> _PASSAGE SHOWN_

— BEGIN —

To log a find on this cache...
Please take some time and look at the rocks that make up this
outcropping.
1) Take a look at the micro scale (get up close and personal)
and in your email tell me what you see and what you think the rocks
might be made of.
2) Look at the rock as a whole. In your email explain why it
might of become separated from it's brothers.
3) Step back and look at the outcropping as a whole. In your
email tell me how this spot made the river crossing easier and why
you think it has lasted this long.
4) Now this is the fun part. :) Stride out into the river on the
outcropping and measure the depth of the river as it flows over. Be
very careful as the rocks might be slippery and do not attempt this
after a heavy rain and if the water flow is too strong.
Please check the water levels at this site
5) This will be fun also! :) Get a picture of you standing on
the ford in the river and post it along with your log.
(optional)
6) Either continue crossing the river (be careful as it might be
deeper towards the other side) or use the bridge just to the north
and determine how wide the river is.
Some information for your educational pleasure... :)

— END —

Data records:
— BEGIN —

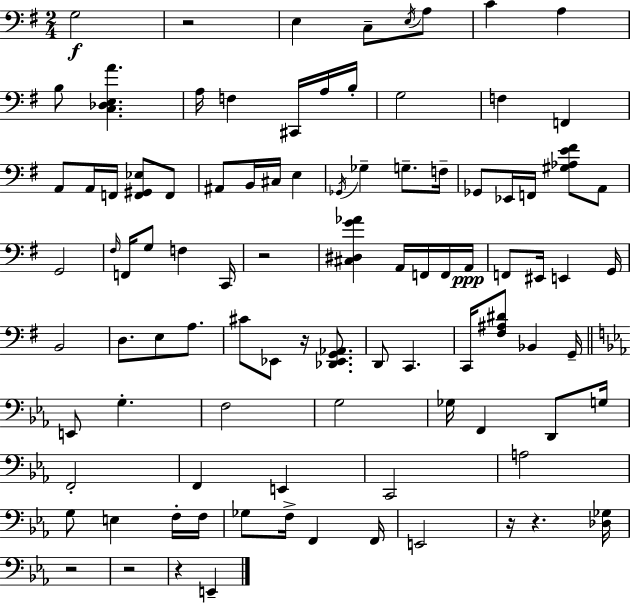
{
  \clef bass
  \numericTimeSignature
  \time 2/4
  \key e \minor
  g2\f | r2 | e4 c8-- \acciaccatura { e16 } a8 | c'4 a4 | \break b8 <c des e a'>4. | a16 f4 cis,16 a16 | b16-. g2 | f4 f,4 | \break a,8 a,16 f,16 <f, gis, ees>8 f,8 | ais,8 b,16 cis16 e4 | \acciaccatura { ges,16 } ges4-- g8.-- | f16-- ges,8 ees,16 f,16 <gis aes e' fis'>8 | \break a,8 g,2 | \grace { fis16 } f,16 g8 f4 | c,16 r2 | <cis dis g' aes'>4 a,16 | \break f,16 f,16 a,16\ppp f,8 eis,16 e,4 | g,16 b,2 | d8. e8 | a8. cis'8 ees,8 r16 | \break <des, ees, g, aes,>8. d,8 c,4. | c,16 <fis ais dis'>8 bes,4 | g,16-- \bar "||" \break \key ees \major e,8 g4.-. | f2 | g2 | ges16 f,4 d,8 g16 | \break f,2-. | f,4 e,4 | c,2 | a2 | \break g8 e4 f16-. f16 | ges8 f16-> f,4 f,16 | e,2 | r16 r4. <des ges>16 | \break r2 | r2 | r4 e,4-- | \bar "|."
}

— END —
— BEGIN —

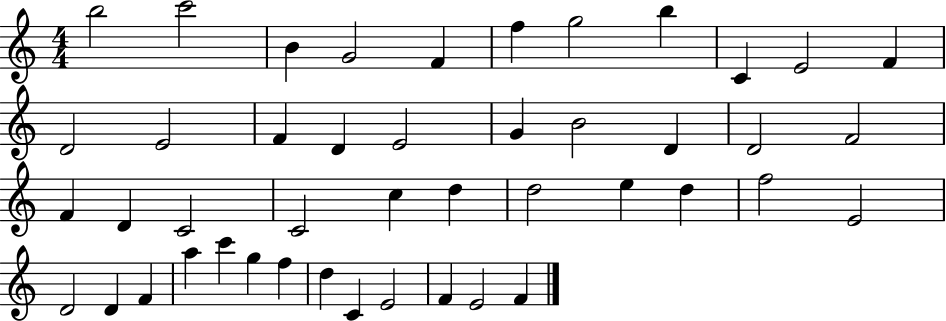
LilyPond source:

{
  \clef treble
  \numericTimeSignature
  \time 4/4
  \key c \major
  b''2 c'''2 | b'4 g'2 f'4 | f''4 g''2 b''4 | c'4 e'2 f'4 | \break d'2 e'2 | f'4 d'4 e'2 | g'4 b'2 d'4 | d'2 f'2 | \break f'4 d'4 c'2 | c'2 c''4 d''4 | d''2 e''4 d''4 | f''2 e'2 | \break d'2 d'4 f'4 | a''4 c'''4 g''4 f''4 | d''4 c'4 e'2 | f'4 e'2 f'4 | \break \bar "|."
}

— END —

> _REQUIRED TASKS_
• A. Reproduce the cache instructions between "To log a find" and "close and personal)", inclusive.
• B. In step 6 of the cache instructions, why should you take care if you keep crossing the river?
• C. Can you extend the cache instructions, starting after their last line?
Nothing in the data records is required for this work.

> _EXPECTED OUTPUTS_
• A.
To log a find on this cache...
Please take some time and look at the rocks that make up this
outcropping.
1) Take a look at the micro scale (get up close and personal)

• B. The river might be deeper toward the other side.

• C.
Stony Ford
Stony Ford was the oldest Indian Ford in the Chicago Portage
region and used by the red men as their principal crossing place
from their villages on the Illinois River to the main portion of
the Green Bay Trail along the shore of Lake Michigan. Stony Ford is
located three-eights of a mile north of Laughton's Ford and
one-hundred-fifty feet south of State Highway Number Four or Joliet
Road Bridge. Stony Ford is presently marked by a wooden plaque on
the east side of the parking lot in Stony Ford Woods. Stony Ford
Woods is located directly west of the south side of 66 where the
bridge ramp ends. The plaque faces the ford from the west side of
the river and reads ---
STONY FORD
HERE THE RIVER FLOWS OVER A FLAT
OUTCROP OF NIAGARA LIMESTONE
IT WAS USED BY INDIANS AS THE
PRINCIPAL CROSSING ON THEIR TRAIL
FROM VILLAGES ALONG THE ILLINOIS
RIVER TO THE SHORE OF LAKE MICHIGAN
AND THE TRAIL TO GREEN BAY, WISCONSIN.
Once across the Des Plaines the easterly branch of the Green Bay
Trail continues southwest for three-fourths of a mile and ends a
little ways east of Joliet Road at Forty-Seventh Street where it
connects with Portage Road to form the Ottawa Trail.
The Niagara Escarpment
Put simply The Niagara Escarpment is the edge of a large bowl
formed by and ancient lake that now contains Lakes Michigan, Huron
and Erie. The edge of this bowl is quite prominent in Wisconsin,
New York State and Ontario. While mostly covered with glacial till,
outcroppings can be seen also in Michigan, Illinois and New
York.
The Niagara Escarpment (in red) is a long escarpment, or cuesta,
in the United States and Canada that runs westward from New York
State, through Ontario, Michigan, Wisconsin and Illinois. It is
composed of the Lockport geological formation of Silurian age, and
is similar to the Onondaga geological formation, which runs
parallel to it and just to the south, through the western portion
of New York and southern Ontario. The escarpment is most famous as
the cliff over which the Niagara River plunges to form Niagara
Falls, for which it is named.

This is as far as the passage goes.